A privatized
Philadelphia Gas Works would pay very little city tax compared with the $18
million fee the utility now generates annually for the treasury, but Nutter
administration officials say its sale could yield far bigger long-term benefits
for city taxpayers.
City Budget
Director Rebecca Rhynhart acknowledged Thursday that the municipal utility, if
sold to a private buyer, would generate a "minimal amount of tax
revenue" for the city - less than $300,000 a year.
But Rhynhart said
proceeds from the sale, if used to pay down the city's underfunded pension
liability, could reduce the annual pension obligation by much more than the
utility now generates in income. "That expenditure reduction far outweighs
the loss of $18 million in annual revenue," she said.
In recent days,
Nutter administration officials and their financial adviser, Lazard Freres
& Co., have presented an updated cost-benefit analysis of a PGW sale to
political and business leaders as part of an effort to build support for a
sale.
Lazard now says
the utility could fetch as much as $1.9 billion, up $50 million from its
estimate in early 2012. In a low-interest-rate climate, utilities such as PGW
are fetching premium prices, said Frank Setian, a Lazard senior banker.
"This is one
of the best windows one could imagine to privatize an asset like PGW," he
said.
After paying off
liabilities, the city could achieve a net benefit ranging from $278 million to
$765 million from a sale, Lazard said.

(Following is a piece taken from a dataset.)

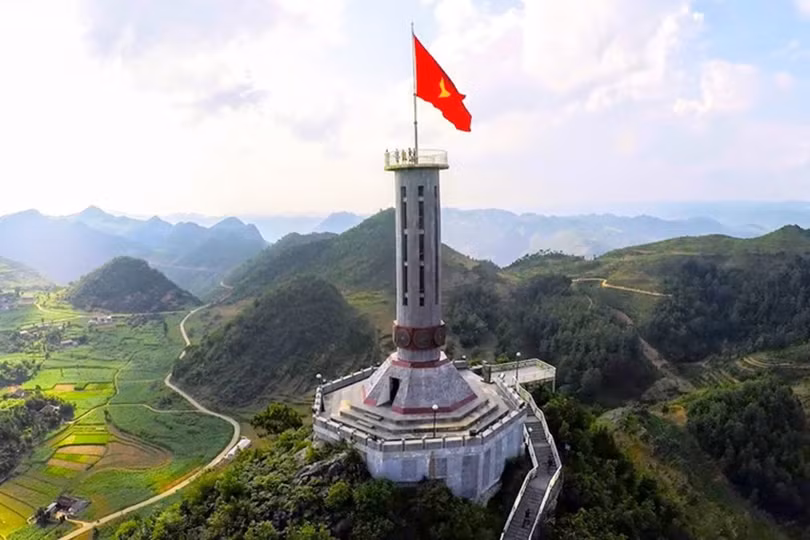 cot-co-lung-cu-su-thieng-lieng-tu-hao-cua-nguoi-ha-giang-vietmountain-travel2.jpg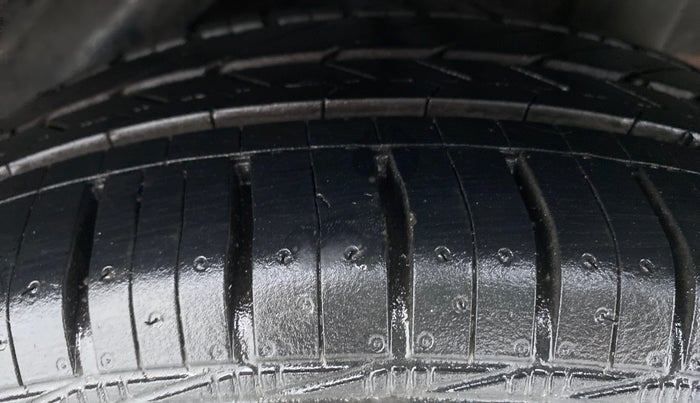 2014 Honda Amaze 1.2 VXMT I VTEC, Petrol, Manual, 31,001 km, Left Rear Tyre Tread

In 2012, Lazard estimated that the city
could net as much as $496 million.
The city's release
of its new cost-benefit analysis comes as prospective buyers are preparing
their initial bids for PGW, the largest municipal gas utility in the country.

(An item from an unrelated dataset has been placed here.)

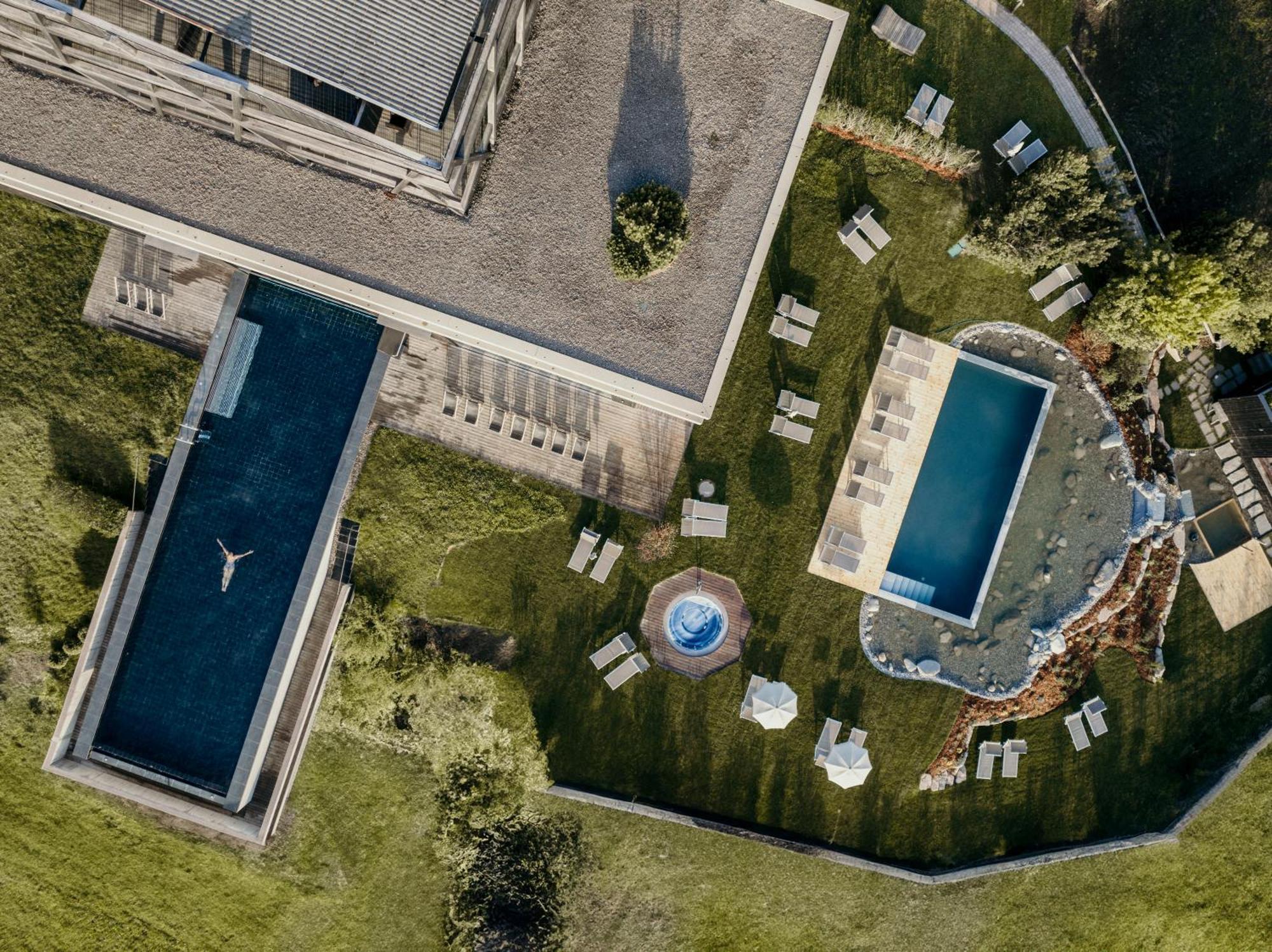 Luxury Pfoesl Hotel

The first round of bids is due Nov. 1.
A second and final
round of bidding, being managed by JPMorgan and Loop Capital Markets, is
expected to be completed in January.
The transaction
will require approval from City Council and the Pennsylvania Public Utility
Commission, which could take up to a year.
The sale is
opposed by PGW's union, and is regarded skeptically by some Council members and
the city's public advocate, Community Legal Services.
Mayor Nutter and
his deputies have stepped up efforts to sell the sale to civic leaders, to
stave off criticism about the loss of the $18 million fee.
According to new
estimates, a private PGW would pay only $278,000 a year to the city, mostly in
property tax, which it now does not pay. But the sale could generate a deposit
to the pension plan ranging from $272 million to $622 million after setting
aside money for contingencies, according to the city's analysis.
That one-time
infusion to the pension fund would yield an ongoing benefit by reducing the
city's annual minimum payment obligation by $27 million in 2016, and as much as
$72 million in 2016, under the most optimistic sale scenario.
Philadelphia
officials suggest that the reduced pension obligation would allow the city to
pay more into the pension fund, accelerating its return to financial health.

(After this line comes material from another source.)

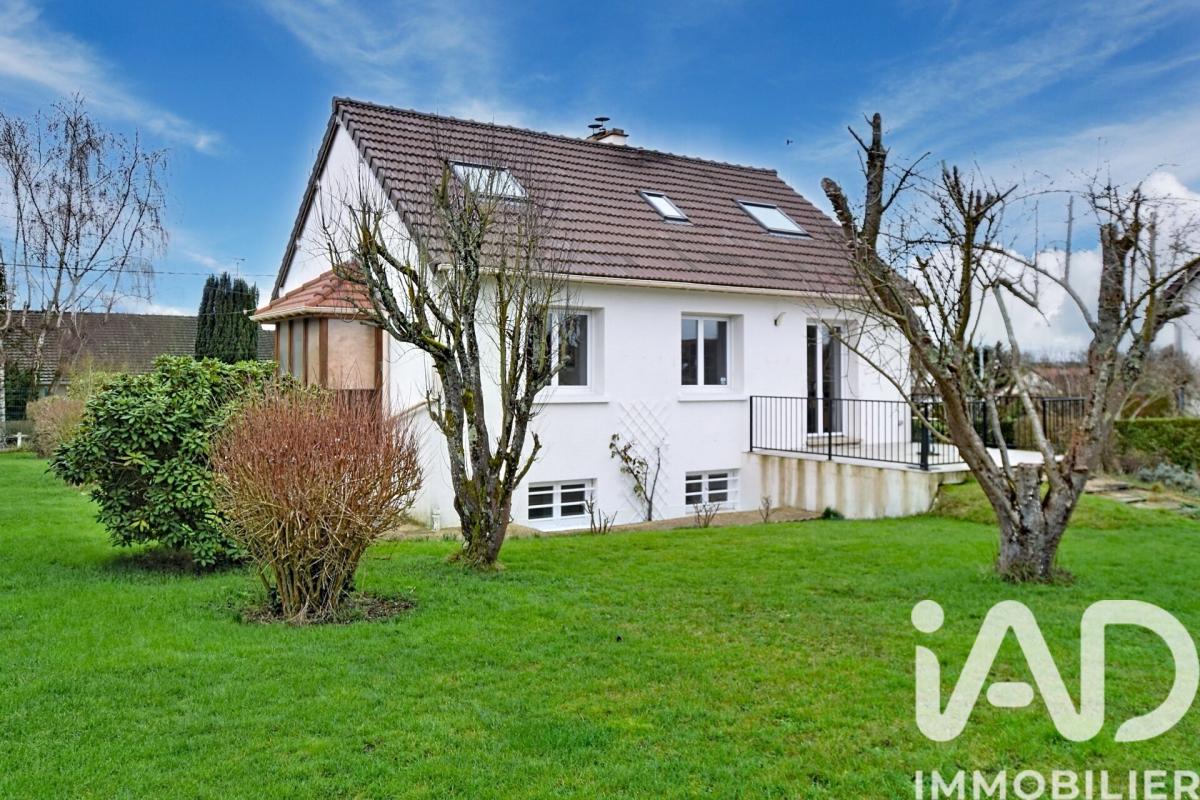 Maison 4 Pièce(s) Crécy-la-Chapelle - Photo 2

The fund has more than 64,000 members, including 26,000 current city employees.
"It enables
us to accelerate the help to the pension fund without increasing taxes or
decreasing services," said Suzanne Biemiller, the mayor's first deputy
chief of staff. "It's a way to get us into a better condition
faster."
The city's pension
fund is valued at about $4.7 billion, less than half the assets actuaries say
it needs to meet its obligations.
Though the city would
lose out on the annual fee, other taxing agencies would reap new revenue from a
private utility.
The Philadelphia
School District would collect $675,000 a year in property tax and
use-and-occupancy tax, for example. A private PGW also would pay corporate
income tax to Pennsylvania and the federal government that it does not pay now.